(Gathered data entries)
# # # #
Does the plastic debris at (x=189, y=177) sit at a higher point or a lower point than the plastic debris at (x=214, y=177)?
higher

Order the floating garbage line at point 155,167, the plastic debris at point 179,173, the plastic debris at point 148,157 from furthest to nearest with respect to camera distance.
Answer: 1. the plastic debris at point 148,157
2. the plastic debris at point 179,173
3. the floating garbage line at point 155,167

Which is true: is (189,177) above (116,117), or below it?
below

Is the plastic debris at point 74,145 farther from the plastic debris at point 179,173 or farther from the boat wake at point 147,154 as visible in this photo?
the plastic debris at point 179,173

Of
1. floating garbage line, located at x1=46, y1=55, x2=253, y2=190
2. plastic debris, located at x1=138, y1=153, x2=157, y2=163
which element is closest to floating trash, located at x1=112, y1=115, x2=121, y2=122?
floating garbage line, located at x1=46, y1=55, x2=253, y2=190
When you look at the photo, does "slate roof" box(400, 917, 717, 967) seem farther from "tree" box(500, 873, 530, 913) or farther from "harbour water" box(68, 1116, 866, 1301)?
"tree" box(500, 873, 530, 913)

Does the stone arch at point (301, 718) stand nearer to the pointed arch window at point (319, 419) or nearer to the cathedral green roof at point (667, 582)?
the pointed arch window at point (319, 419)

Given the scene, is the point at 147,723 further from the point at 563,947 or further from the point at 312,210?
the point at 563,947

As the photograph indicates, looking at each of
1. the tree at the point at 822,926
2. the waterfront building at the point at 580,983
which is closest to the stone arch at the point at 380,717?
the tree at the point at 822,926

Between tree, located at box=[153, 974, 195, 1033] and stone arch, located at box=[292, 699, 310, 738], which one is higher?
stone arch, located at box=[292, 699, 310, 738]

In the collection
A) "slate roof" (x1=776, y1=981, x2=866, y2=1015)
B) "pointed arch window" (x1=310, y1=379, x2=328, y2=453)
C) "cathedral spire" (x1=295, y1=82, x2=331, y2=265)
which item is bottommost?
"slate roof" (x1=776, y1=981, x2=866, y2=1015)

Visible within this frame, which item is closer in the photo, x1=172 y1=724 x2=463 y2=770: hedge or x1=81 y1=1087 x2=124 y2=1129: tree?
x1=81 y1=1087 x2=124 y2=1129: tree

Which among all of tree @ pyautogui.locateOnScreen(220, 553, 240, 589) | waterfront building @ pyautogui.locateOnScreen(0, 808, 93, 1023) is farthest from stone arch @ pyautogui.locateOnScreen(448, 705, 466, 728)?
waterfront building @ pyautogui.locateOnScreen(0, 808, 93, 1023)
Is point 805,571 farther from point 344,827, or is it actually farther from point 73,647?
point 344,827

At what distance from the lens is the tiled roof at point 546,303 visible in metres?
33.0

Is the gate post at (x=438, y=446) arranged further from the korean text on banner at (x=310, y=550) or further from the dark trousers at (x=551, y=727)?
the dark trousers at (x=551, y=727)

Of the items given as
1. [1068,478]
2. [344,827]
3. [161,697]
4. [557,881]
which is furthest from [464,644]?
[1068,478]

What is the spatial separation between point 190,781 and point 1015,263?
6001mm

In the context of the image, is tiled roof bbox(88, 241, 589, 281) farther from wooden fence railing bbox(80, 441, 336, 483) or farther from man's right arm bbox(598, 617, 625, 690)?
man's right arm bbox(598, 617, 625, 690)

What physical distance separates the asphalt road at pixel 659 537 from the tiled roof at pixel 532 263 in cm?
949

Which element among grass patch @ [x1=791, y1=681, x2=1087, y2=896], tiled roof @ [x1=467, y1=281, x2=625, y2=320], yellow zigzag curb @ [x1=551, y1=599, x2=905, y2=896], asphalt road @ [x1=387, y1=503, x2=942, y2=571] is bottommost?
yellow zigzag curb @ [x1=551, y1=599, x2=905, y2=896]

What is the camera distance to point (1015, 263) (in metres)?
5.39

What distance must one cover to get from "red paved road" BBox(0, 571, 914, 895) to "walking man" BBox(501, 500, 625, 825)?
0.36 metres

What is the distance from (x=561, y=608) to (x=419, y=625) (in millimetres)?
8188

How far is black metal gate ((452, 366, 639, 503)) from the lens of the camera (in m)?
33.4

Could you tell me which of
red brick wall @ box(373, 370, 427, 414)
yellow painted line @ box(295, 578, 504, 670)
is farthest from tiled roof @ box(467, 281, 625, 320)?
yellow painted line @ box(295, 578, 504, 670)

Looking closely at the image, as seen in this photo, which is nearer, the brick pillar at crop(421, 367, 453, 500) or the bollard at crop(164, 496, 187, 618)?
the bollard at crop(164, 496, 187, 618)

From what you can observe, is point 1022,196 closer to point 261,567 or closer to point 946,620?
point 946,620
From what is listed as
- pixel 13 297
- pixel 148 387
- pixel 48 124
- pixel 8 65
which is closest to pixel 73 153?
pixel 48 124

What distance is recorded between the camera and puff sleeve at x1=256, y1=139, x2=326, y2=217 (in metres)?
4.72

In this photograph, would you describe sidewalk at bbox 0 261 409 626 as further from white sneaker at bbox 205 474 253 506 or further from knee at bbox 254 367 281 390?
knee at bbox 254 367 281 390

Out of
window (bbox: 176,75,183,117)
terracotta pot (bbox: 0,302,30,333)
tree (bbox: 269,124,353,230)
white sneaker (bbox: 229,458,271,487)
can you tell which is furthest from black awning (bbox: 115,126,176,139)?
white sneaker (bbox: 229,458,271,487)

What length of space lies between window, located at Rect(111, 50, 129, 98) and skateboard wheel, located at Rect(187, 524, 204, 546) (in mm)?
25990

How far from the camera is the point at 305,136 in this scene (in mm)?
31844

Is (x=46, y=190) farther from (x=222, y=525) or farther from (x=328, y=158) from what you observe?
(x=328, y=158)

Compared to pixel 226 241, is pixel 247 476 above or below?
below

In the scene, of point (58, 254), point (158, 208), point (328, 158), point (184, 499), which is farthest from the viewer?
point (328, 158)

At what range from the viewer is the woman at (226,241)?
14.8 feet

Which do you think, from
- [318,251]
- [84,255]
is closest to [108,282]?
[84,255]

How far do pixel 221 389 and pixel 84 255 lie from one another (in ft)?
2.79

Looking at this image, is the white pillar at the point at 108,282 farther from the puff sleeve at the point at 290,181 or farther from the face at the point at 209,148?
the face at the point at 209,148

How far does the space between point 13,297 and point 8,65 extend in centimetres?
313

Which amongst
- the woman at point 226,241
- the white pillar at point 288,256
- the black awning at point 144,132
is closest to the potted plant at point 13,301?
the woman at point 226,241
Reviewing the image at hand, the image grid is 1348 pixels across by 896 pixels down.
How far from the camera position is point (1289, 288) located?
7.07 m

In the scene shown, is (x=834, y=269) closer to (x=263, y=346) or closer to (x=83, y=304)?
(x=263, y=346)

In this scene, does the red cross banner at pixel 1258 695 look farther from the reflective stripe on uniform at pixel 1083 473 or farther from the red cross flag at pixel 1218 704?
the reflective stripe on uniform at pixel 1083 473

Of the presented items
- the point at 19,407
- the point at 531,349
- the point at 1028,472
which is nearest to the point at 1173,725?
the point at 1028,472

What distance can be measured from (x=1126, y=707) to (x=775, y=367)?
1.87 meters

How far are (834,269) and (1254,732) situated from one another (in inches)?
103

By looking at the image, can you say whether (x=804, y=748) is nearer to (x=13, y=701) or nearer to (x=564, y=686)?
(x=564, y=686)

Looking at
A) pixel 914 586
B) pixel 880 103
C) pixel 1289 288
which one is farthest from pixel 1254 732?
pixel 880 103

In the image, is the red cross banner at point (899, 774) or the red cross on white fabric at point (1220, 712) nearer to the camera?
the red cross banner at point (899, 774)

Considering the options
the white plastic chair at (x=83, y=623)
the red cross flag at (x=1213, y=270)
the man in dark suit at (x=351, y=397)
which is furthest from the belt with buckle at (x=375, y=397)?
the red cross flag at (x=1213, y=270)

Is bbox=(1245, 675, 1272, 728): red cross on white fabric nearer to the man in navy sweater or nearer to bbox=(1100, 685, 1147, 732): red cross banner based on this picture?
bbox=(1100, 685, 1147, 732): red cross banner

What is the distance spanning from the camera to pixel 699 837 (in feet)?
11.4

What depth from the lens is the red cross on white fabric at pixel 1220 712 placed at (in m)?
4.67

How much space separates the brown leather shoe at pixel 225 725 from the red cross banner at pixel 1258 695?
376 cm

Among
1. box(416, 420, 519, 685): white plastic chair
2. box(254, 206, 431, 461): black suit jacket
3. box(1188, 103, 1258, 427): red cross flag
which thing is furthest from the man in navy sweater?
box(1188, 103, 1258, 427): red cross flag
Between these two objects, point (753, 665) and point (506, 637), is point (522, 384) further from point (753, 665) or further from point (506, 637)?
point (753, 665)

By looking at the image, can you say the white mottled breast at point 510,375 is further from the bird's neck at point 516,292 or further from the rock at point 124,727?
# # # #
INSTRUCTION
Please extract, word for word, everything from the line containing "Considering the options" down to the end of the material.

FINISHED TASK
Considering the options
the white plastic chair at (x=83, y=623)
the red cross flag at (x=1213, y=270)
the man in dark suit at (x=351, y=397)
which is furthest from the belt with buckle at (x=375, y=397)?
the red cross flag at (x=1213, y=270)

Is bbox=(1245, 675, 1272, 728): red cross on white fabric nearer to the man in navy sweater or nearer to bbox=(1100, 685, 1147, 732): red cross banner based on this picture?
bbox=(1100, 685, 1147, 732): red cross banner

What is the distance spanning from the camera to pixel 699 837 (in feet)?
11.4

What depth from the lens is the red cross on white fabric at pixel 1220 712 placed at (in m)?
4.67

How much space separates the brown leather shoe at pixel 225 725 from the red cross banner at pixel 1258 695?
376 cm

Among
1. box(416, 420, 519, 685): white plastic chair
2. box(254, 206, 431, 461): black suit jacket
3. box(1188, 103, 1258, 427): red cross flag
which thing is furthest from the man in navy sweater?
box(1188, 103, 1258, 427): red cross flag
Between these two objects, point (753, 665) and point (506, 637), is point (522, 384) further from point (753, 665) or further from point (506, 637)?
point (753, 665)

By looking at the image, can you say the white mottled breast at point 510,375 is further from the bird's neck at point 516,292 or further from the rock at point 124,727?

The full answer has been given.